Paul Hale Conductor. Philippa Boyle Soprano. Jessica Gillingwater Mezzo soprano. Timothy Langston Tenor .Stephen Cooper Baritone. Marcus Farnsworth Baritone. Julian Empett Bass
A grandly dignified richness of sound, laying before the audience with judiciously paced clarity some of the oratorio’s major themes
Review by William Ruff
An Elgar oratorio with plenty of Wagnerian intensity
If you’re not religious (and even if you are) it could have been a bit daunting to open the Nottingham Bach Choir’s programme for Elgar’s The Apostles and see the nine pages of words which Elgar set to music. Elgar’s fervent commitment to his faith leaps off the pages before a note is sounded. And there’s the cast list too: Jesus, Apostles (of course), Mary Magdalene plus an Angel and Mystic Chorus.
Once the work starts, however, the effect is quite different. This is Elgar’s Wagner opera, its music thrilling for believers and non-believers alike, its network of leitmotivs worming their way into the listener’s subconscious, ensuring that each of its many episodes has its own vividly portrayed atmosphere.
Take for instance how the Nottingham Bach Choir and Players handled the Prologue, seizing the attention with a grandly dignified richness of sound, laying before the audience with judiciously paced clarity some of the oratorio’s major themes: the ‘Man of Sorrows’, the Gospel and the foundation of the Church.
There was much razor-sharp detail amongst the finely drawn scenes, such as the sounding of the shofar, the Jewish ritual trumpet, as dawn breaks and the sun rises on the morning prayers in the temple.

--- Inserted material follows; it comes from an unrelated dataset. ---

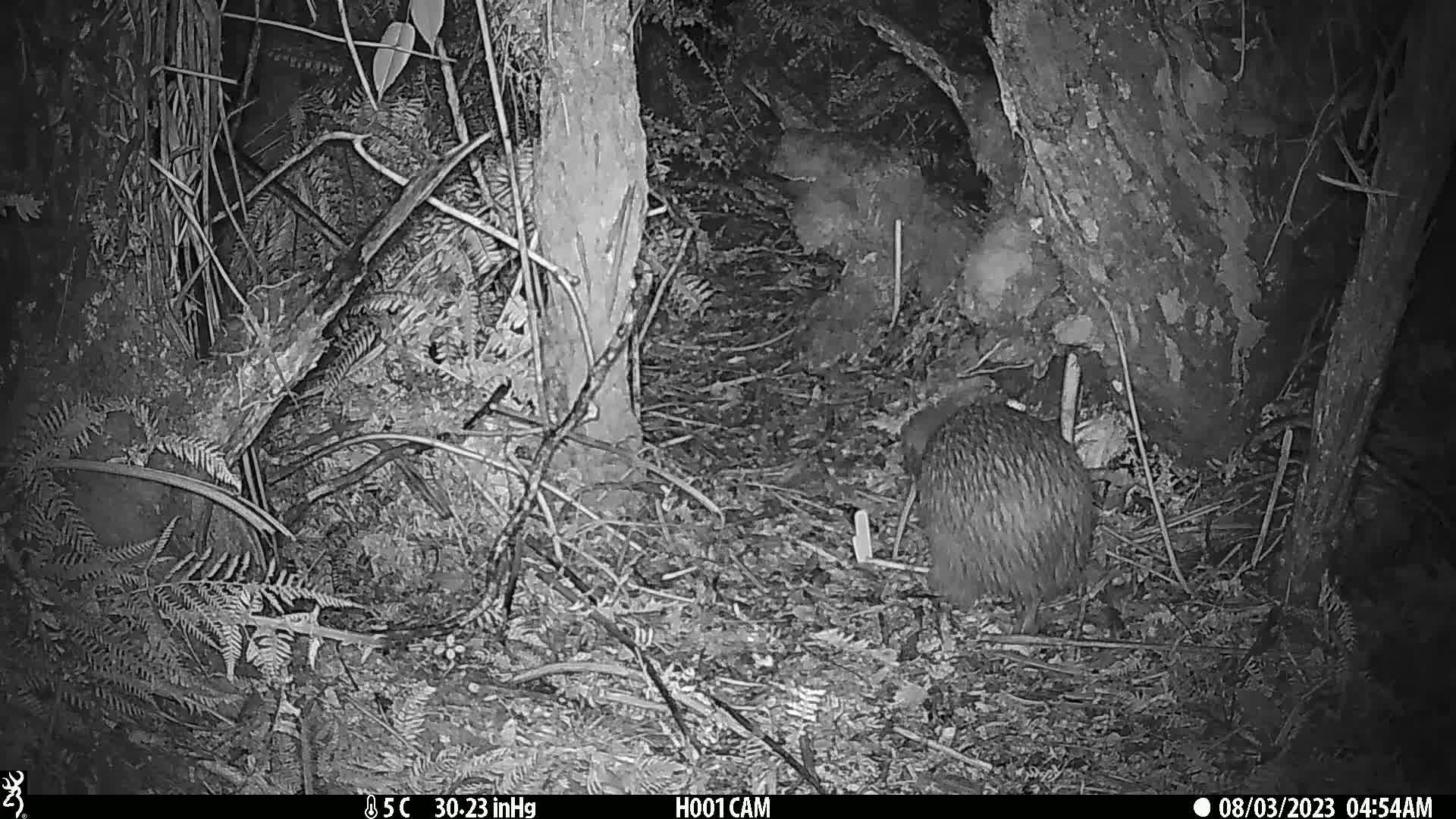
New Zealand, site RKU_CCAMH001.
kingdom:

And there was much drama in the depiction of character. Marcus Farnsworth (as Jesus) and all the other soloists (Philippa Boyle, Jessica Gillingwater, Timothy Langston, Stephen Cooper and Julian Empett) brought not only fine voices but also much operatic intensity to their roles.
The final scene illustrated just how carefully conductor Paul Hale had prepared choir, orchestra and soloists for this performance. The Apostles look up to Heaven, joining with the Angels in what seemed a miracle of radiant scoring. The inevitability, the sureness of the symphonic sweep was a fitting climax to a fine performance.